Effects of Asbestos
“Asbestos-related diseases (mainly lung cancer and mesothelioma) are the most common cause of death from occupational diseases in the UK.
When asbestos-containing materials are disturbed or damaged, fibres can be released into the air. Breathing in asbestos fibres can lead to a number of dangerous diseases, although a slight exposure is unlikely to cause disease. People who are exposed to asbestos can develop the diseases years later. This is known as the latency period, where the symptoms of the disease are seen a long time after the initial exposure.
Most deaths now are the legacy of the widespread exposure to asbestos, before its use was banned. Those most at risk today are people who regularly disturb asbestos, like tradespeople. Working on or near damaged asbestos-containing materials, or breathing in high levels of asbestos fibres, increases the chances of getting an asbestos-related disease. However there is no threshold exposure below which there is no risk, and all exposures are cumulative.
There are three potentially fatal asbestos-related diseases. It can take less than 15 years to more than 60 years from first exposure for symptoms to develop.
- Mesothelioma is a cancer of the cells which make up the membrane that covers the outer surface of most organs. It usually starts in the lining of the lungs.

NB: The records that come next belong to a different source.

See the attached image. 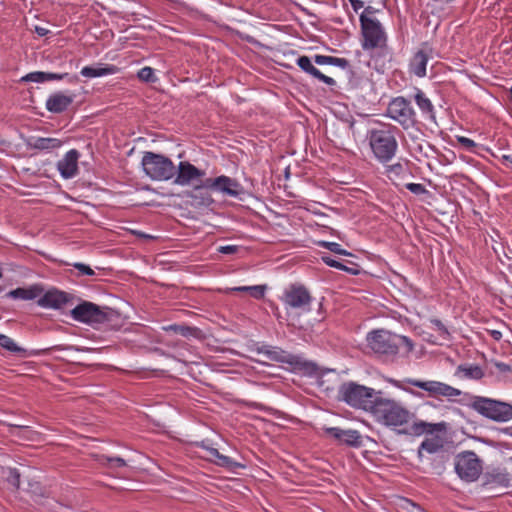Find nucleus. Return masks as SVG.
I'll list each match as a JSON object with an SVG mask.
<instances>
[{
  "label": "nucleus",
  "instance_id": "nucleus-48",
  "mask_svg": "<svg viewBox=\"0 0 512 512\" xmlns=\"http://www.w3.org/2000/svg\"><path fill=\"white\" fill-rule=\"evenodd\" d=\"M349 2L355 11L364 7V2L362 0H349Z\"/></svg>",
  "mask_w": 512,
  "mask_h": 512
},
{
  "label": "nucleus",
  "instance_id": "nucleus-55",
  "mask_svg": "<svg viewBox=\"0 0 512 512\" xmlns=\"http://www.w3.org/2000/svg\"><path fill=\"white\" fill-rule=\"evenodd\" d=\"M76 80H77V77H76V76H74V77H72V78L70 79V81H76Z\"/></svg>",
  "mask_w": 512,
  "mask_h": 512
},
{
  "label": "nucleus",
  "instance_id": "nucleus-27",
  "mask_svg": "<svg viewBox=\"0 0 512 512\" xmlns=\"http://www.w3.org/2000/svg\"><path fill=\"white\" fill-rule=\"evenodd\" d=\"M68 76H69L68 73L58 74V73L36 71V72H31V73L25 75L24 77H22V81L43 83V82L52 81V80H62Z\"/></svg>",
  "mask_w": 512,
  "mask_h": 512
},
{
  "label": "nucleus",
  "instance_id": "nucleus-32",
  "mask_svg": "<svg viewBox=\"0 0 512 512\" xmlns=\"http://www.w3.org/2000/svg\"><path fill=\"white\" fill-rule=\"evenodd\" d=\"M230 290L233 292H248L253 298L261 299L264 297L266 287L264 285L238 286Z\"/></svg>",
  "mask_w": 512,
  "mask_h": 512
},
{
  "label": "nucleus",
  "instance_id": "nucleus-18",
  "mask_svg": "<svg viewBox=\"0 0 512 512\" xmlns=\"http://www.w3.org/2000/svg\"><path fill=\"white\" fill-rule=\"evenodd\" d=\"M323 430L341 444L356 448L362 445V436L357 430H345L338 427H325Z\"/></svg>",
  "mask_w": 512,
  "mask_h": 512
},
{
  "label": "nucleus",
  "instance_id": "nucleus-46",
  "mask_svg": "<svg viewBox=\"0 0 512 512\" xmlns=\"http://www.w3.org/2000/svg\"><path fill=\"white\" fill-rule=\"evenodd\" d=\"M238 250V247L235 245H226V246H220L218 248V251L222 254H233Z\"/></svg>",
  "mask_w": 512,
  "mask_h": 512
},
{
  "label": "nucleus",
  "instance_id": "nucleus-28",
  "mask_svg": "<svg viewBox=\"0 0 512 512\" xmlns=\"http://www.w3.org/2000/svg\"><path fill=\"white\" fill-rule=\"evenodd\" d=\"M164 330L167 332H174L175 334H179L186 338L193 337L199 339L202 336V331L199 328L184 324H171L164 327Z\"/></svg>",
  "mask_w": 512,
  "mask_h": 512
},
{
  "label": "nucleus",
  "instance_id": "nucleus-29",
  "mask_svg": "<svg viewBox=\"0 0 512 512\" xmlns=\"http://www.w3.org/2000/svg\"><path fill=\"white\" fill-rule=\"evenodd\" d=\"M485 484L508 487L510 484L509 474L500 470L488 472L485 474Z\"/></svg>",
  "mask_w": 512,
  "mask_h": 512
},
{
  "label": "nucleus",
  "instance_id": "nucleus-16",
  "mask_svg": "<svg viewBox=\"0 0 512 512\" xmlns=\"http://www.w3.org/2000/svg\"><path fill=\"white\" fill-rule=\"evenodd\" d=\"M204 175L205 172L203 170L198 169L190 162L181 161L176 169L175 179L173 182L180 186H188L198 180H201Z\"/></svg>",
  "mask_w": 512,
  "mask_h": 512
},
{
  "label": "nucleus",
  "instance_id": "nucleus-13",
  "mask_svg": "<svg viewBox=\"0 0 512 512\" xmlns=\"http://www.w3.org/2000/svg\"><path fill=\"white\" fill-rule=\"evenodd\" d=\"M405 382L412 386L423 389L424 391L428 392V394L432 397H445L450 400L462 394L461 390L440 381H421L416 379H406Z\"/></svg>",
  "mask_w": 512,
  "mask_h": 512
},
{
  "label": "nucleus",
  "instance_id": "nucleus-31",
  "mask_svg": "<svg viewBox=\"0 0 512 512\" xmlns=\"http://www.w3.org/2000/svg\"><path fill=\"white\" fill-rule=\"evenodd\" d=\"M457 373H462L463 377L470 379H481L484 375L483 370L478 365H460Z\"/></svg>",
  "mask_w": 512,
  "mask_h": 512
},
{
  "label": "nucleus",
  "instance_id": "nucleus-9",
  "mask_svg": "<svg viewBox=\"0 0 512 512\" xmlns=\"http://www.w3.org/2000/svg\"><path fill=\"white\" fill-rule=\"evenodd\" d=\"M387 116L404 130L417 124V115L411 102L403 96L393 98L387 106Z\"/></svg>",
  "mask_w": 512,
  "mask_h": 512
},
{
  "label": "nucleus",
  "instance_id": "nucleus-50",
  "mask_svg": "<svg viewBox=\"0 0 512 512\" xmlns=\"http://www.w3.org/2000/svg\"><path fill=\"white\" fill-rule=\"evenodd\" d=\"M35 32L39 36H46L50 31L47 28H45V27L35 26Z\"/></svg>",
  "mask_w": 512,
  "mask_h": 512
},
{
  "label": "nucleus",
  "instance_id": "nucleus-3",
  "mask_svg": "<svg viewBox=\"0 0 512 512\" xmlns=\"http://www.w3.org/2000/svg\"><path fill=\"white\" fill-rule=\"evenodd\" d=\"M366 341L368 347L375 354L386 358L395 357L402 345L407 346L408 352L413 350V343L408 337L397 335L384 329L369 332Z\"/></svg>",
  "mask_w": 512,
  "mask_h": 512
},
{
  "label": "nucleus",
  "instance_id": "nucleus-53",
  "mask_svg": "<svg viewBox=\"0 0 512 512\" xmlns=\"http://www.w3.org/2000/svg\"><path fill=\"white\" fill-rule=\"evenodd\" d=\"M506 433H508L510 436H512V426L506 428Z\"/></svg>",
  "mask_w": 512,
  "mask_h": 512
},
{
  "label": "nucleus",
  "instance_id": "nucleus-1",
  "mask_svg": "<svg viewBox=\"0 0 512 512\" xmlns=\"http://www.w3.org/2000/svg\"><path fill=\"white\" fill-rule=\"evenodd\" d=\"M377 422L387 427H402L399 433L421 436L444 432L447 429L445 422L429 423L418 420L414 413L400 402L383 398L381 395L371 412Z\"/></svg>",
  "mask_w": 512,
  "mask_h": 512
},
{
  "label": "nucleus",
  "instance_id": "nucleus-19",
  "mask_svg": "<svg viewBox=\"0 0 512 512\" xmlns=\"http://www.w3.org/2000/svg\"><path fill=\"white\" fill-rule=\"evenodd\" d=\"M79 156L76 149H71L58 161L57 169L64 179H71L77 175Z\"/></svg>",
  "mask_w": 512,
  "mask_h": 512
},
{
  "label": "nucleus",
  "instance_id": "nucleus-6",
  "mask_svg": "<svg viewBox=\"0 0 512 512\" xmlns=\"http://www.w3.org/2000/svg\"><path fill=\"white\" fill-rule=\"evenodd\" d=\"M144 173L154 181H167L176 173L172 160L162 154L146 151L141 161Z\"/></svg>",
  "mask_w": 512,
  "mask_h": 512
},
{
  "label": "nucleus",
  "instance_id": "nucleus-24",
  "mask_svg": "<svg viewBox=\"0 0 512 512\" xmlns=\"http://www.w3.org/2000/svg\"><path fill=\"white\" fill-rule=\"evenodd\" d=\"M28 147L37 150H53L62 145L61 140L51 137H30L27 139Z\"/></svg>",
  "mask_w": 512,
  "mask_h": 512
},
{
  "label": "nucleus",
  "instance_id": "nucleus-42",
  "mask_svg": "<svg viewBox=\"0 0 512 512\" xmlns=\"http://www.w3.org/2000/svg\"><path fill=\"white\" fill-rule=\"evenodd\" d=\"M404 170H405V168L400 162L389 165L387 167V172L389 174H393L395 176H399V175L403 174Z\"/></svg>",
  "mask_w": 512,
  "mask_h": 512
},
{
  "label": "nucleus",
  "instance_id": "nucleus-39",
  "mask_svg": "<svg viewBox=\"0 0 512 512\" xmlns=\"http://www.w3.org/2000/svg\"><path fill=\"white\" fill-rule=\"evenodd\" d=\"M322 260L326 265H328L330 267L337 268L339 270L348 271V268L345 265H343L342 263L333 259L330 256H322Z\"/></svg>",
  "mask_w": 512,
  "mask_h": 512
},
{
  "label": "nucleus",
  "instance_id": "nucleus-43",
  "mask_svg": "<svg viewBox=\"0 0 512 512\" xmlns=\"http://www.w3.org/2000/svg\"><path fill=\"white\" fill-rule=\"evenodd\" d=\"M73 266L82 274L87 276H93L95 272L91 269L90 266L84 263H75Z\"/></svg>",
  "mask_w": 512,
  "mask_h": 512
},
{
  "label": "nucleus",
  "instance_id": "nucleus-21",
  "mask_svg": "<svg viewBox=\"0 0 512 512\" xmlns=\"http://www.w3.org/2000/svg\"><path fill=\"white\" fill-rule=\"evenodd\" d=\"M72 102V96L57 92L50 95L46 100V109L52 113H61L65 111Z\"/></svg>",
  "mask_w": 512,
  "mask_h": 512
},
{
  "label": "nucleus",
  "instance_id": "nucleus-26",
  "mask_svg": "<svg viewBox=\"0 0 512 512\" xmlns=\"http://www.w3.org/2000/svg\"><path fill=\"white\" fill-rule=\"evenodd\" d=\"M414 100L423 115H425L427 118L431 120L435 119L434 106L431 100L426 96V94L422 90L416 89Z\"/></svg>",
  "mask_w": 512,
  "mask_h": 512
},
{
  "label": "nucleus",
  "instance_id": "nucleus-45",
  "mask_svg": "<svg viewBox=\"0 0 512 512\" xmlns=\"http://www.w3.org/2000/svg\"><path fill=\"white\" fill-rule=\"evenodd\" d=\"M107 462L110 467H124L126 466V461L121 457H109L107 458Z\"/></svg>",
  "mask_w": 512,
  "mask_h": 512
},
{
  "label": "nucleus",
  "instance_id": "nucleus-23",
  "mask_svg": "<svg viewBox=\"0 0 512 512\" xmlns=\"http://www.w3.org/2000/svg\"><path fill=\"white\" fill-rule=\"evenodd\" d=\"M444 448V441L440 436H433L422 441L418 448V458L422 460L424 453L436 454Z\"/></svg>",
  "mask_w": 512,
  "mask_h": 512
},
{
  "label": "nucleus",
  "instance_id": "nucleus-52",
  "mask_svg": "<svg viewBox=\"0 0 512 512\" xmlns=\"http://www.w3.org/2000/svg\"><path fill=\"white\" fill-rule=\"evenodd\" d=\"M492 336H493V338H494L495 340H499V339L502 337V334H501V332H500V331H496V330H494V331H492Z\"/></svg>",
  "mask_w": 512,
  "mask_h": 512
},
{
  "label": "nucleus",
  "instance_id": "nucleus-34",
  "mask_svg": "<svg viewBox=\"0 0 512 512\" xmlns=\"http://www.w3.org/2000/svg\"><path fill=\"white\" fill-rule=\"evenodd\" d=\"M137 76L139 80L146 83H155L158 80V78L155 76L154 69L149 66L140 69Z\"/></svg>",
  "mask_w": 512,
  "mask_h": 512
},
{
  "label": "nucleus",
  "instance_id": "nucleus-15",
  "mask_svg": "<svg viewBox=\"0 0 512 512\" xmlns=\"http://www.w3.org/2000/svg\"><path fill=\"white\" fill-rule=\"evenodd\" d=\"M74 300V295L54 288L41 295L37 304L42 308L61 309L72 304Z\"/></svg>",
  "mask_w": 512,
  "mask_h": 512
},
{
  "label": "nucleus",
  "instance_id": "nucleus-54",
  "mask_svg": "<svg viewBox=\"0 0 512 512\" xmlns=\"http://www.w3.org/2000/svg\"><path fill=\"white\" fill-rule=\"evenodd\" d=\"M212 202H213V200H212L210 197H209V198H207V200H206V204H208V205H209V204H210V203H212Z\"/></svg>",
  "mask_w": 512,
  "mask_h": 512
},
{
  "label": "nucleus",
  "instance_id": "nucleus-22",
  "mask_svg": "<svg viewBox=\"0 0 512 512\" xmlns=\"http://www.w3.org/2000/svg\"><path fill=\"white\" fill-rule=\"evenodd\" d=\"M43 294V288L39 285H32L28 288H16L9 291L6 297L11 299L34 300Z\"/></svg>",
  "mask_w": 512,
  "mask_h": 512
},
{
  "label": "nucleus",
  "instance_id": "nucleus-25",
  "mask_svg": "<svg viewBox=\"0 0 512 512\" xmlns=\"http://www.w3.org/2000/svg\"><path fill=\"white\" fill-rule=\"evenodd\" d=\"M118 72V68L109 64H98L96 67L85 66L81 69L80 74L87 78H96L106 75H113Z\"/></svg>",
  "mask_w": 512,
  "mask_h": 512
},
{
  "label": "nucleus",
  "instance_id": "nucleus-33",
  "mask_svg": "<svg viewBox=\"0 0 512 512\" xmlns=\"http://www.w3.org/2000/svg\"><path fill=\"white\" fill-rule=\"evenodd\" d=\"M0 346L9 352L21 353L24 349L19 347L12 338L7 335L0 334Z\"/></svg>",
  "mask_w": 512,
  "mask_h": 512
},
{
  "label": "nucleus",
  "instance_id": "nucleus-7",
  "mask_svg": "<svg viewBox=\"0 0 512 512\" xmlns=\"http://www.w3.org/2000/svg\"><path fill=\"white\" fill-rule=\"evenodd\" d=\"M470 407L480 415L496 422H508L512 419V405L506 402L474 396Z\"/></svg>",
  "mask_w": 512,
  "mask_h": 512
},
{
  "label": "nucleus",
  "instance_id": "nucleus-30",
  "mask_svg": "<svg viewBox=\"0 0 512 512\" xmlns=\"http://www.w3.org/2000/svg\"><path fill=\"white\" fill-rule=\"evenodd\" d=\"M314 62L318 65H334L342 69H346L349 66V61L345 58L326 55H315Z\"/></svg>",
  "mask_w": 512,
  "mask_h": 512
},
{
  "label": "nucleus",
  "instance_id": "nucleus-2",
  "mask_svg": "<svg viewBox=\"0 0 512 512\" xmlns=\"http://www.w3.org/2000/svg\"><path fill=\"white\" fill-rule=\"evenodd\" d=\"M397 130V127L385 124L380 128H374L369 131V146L378 162L386 164L396 155L398 150Z\"/></svg>",
  "mask_w": 512,
  "mask_h": 512
},
{
  "label": "nucleus",
  "instance_id": "nucleus-12",
  "mask_svg": "<svg viewBox=\"0 0 512 512\" xmlns=\"http://www.w3.org/2000/svg\"><path fill=\"white\" fill-rule=\"evenodd\" d=\"M281 299L287 308L302 311H308L312 302L310 292L300 284H292L287 287Z\"/></svg>",
  "mask_w": 512,
  "mask_h": 512
},
{
  "label": "nucleus",
  "instance_id": "nucleus-40",
  "mask_svg": "<svg viewBox=\"0 0 512 512\" xmlns=\"http://www.w3.org/2000/svg\"><path fill=\"white\" fill-rule=\"evenodd\" d=\"M14 427L18 430V433H17L18 436L29 439V440L34 439L33 435H35V432L32 431L28 426L15 425Z\"/></svg>",
  "mask_w": 512,
  "mask_h": 512
},
{
  "label": "nucleus",
  "instance_id": "nucleus-20",
  "mask_svg": "<svg viewBox=\"0 0 512 512\" xmlns=\"http://www.w3.org/2000/svg\"><path fill=\"white\" fill-rule=\"evenodd\" d=\"M297 65L307 74L313 76L314 78L318 79L319 81L329 85L334 86L336 84V81L321 73L313 64L311 59L308 56H300L297 59Z\"/></svg>",
  "mask_w": 512,
  "mask_h": 512
},
{
  "label": "nucleus",
  "instance_id": "nucleus-41",
  "mask_svg": "<svg viewBox=\"0 0 512 512\" xmlns=\"http://www.w3.org/2000/svg\"><path fill=\"white\" fill-rule=\"evenodd\" d=\"M405 187L407 190L416 195H421L427 192L425 186L419 183H407Z\"/></svg>",
  "mask_w": 512,
  "mask_h": 512
},
{
  "label": "nucleus",
  "instance_id": "nucleus-4",
  "mask_svg": "<svg viewBox=\"0 0 512 512\" xmlns=\"http://www.w3.org/2000/svg\"><path fill=\"white\" fill-rule=\"evenodd\" d=\"M380 395H382L381 391H375L373 388L355 382L343 383L339 388L340 400L353 408L362 409L370 413Z\"/></svg>",
  "mask_w": 512,
  "mask_h": 512
},
{
  "label": "nucleus",
  "instance_id": "nucleus-51",
  "mask_svg": "<svg viewBox=\"0 0 512 512\" xmlns=\"http://www.w3.org/2000/svg\"><path fill=\"white\" fill-rule=\"evenodd\" d=\"M209 456L214 460L216 456L219 454V451L216 448H207Z\"/></svg>",
  "mask_w": 512,
  "mask_h": 512
},
{
  "label": "nucleus",
  "instance_id": "nucleus-35",
  "mask_svg": "<svg viewBox=\"0 0 512 512\" xmlns=\"http://www.w3.org/2000/svg\"><path fill=\"white\" fill-rule=\"evenodd\" d=\"M214 462L218 466L229 468V469L241 467V465L239 463L235 462L232 458H230L228 456L222 455L220 452L214 459Z\"/></svg>",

- Lung cancer usually requires a greater exposure than mesothelioma. If asbestos exposure has occurred then the risk of developing lung cancer is greatly increased if a person smokes.
- Asbestosis leads to a scarring of the lung tissue and is a disease that usually progresses slowly. Asbestosis requires a large exposure to asbestos and is rare in people who have worked in schools. People with asbestosis have an increased risk of developing lung cancer and mesothelioma.”
This is an extract from the Department of Education’s Guidance on Managing Asbestos in Schools.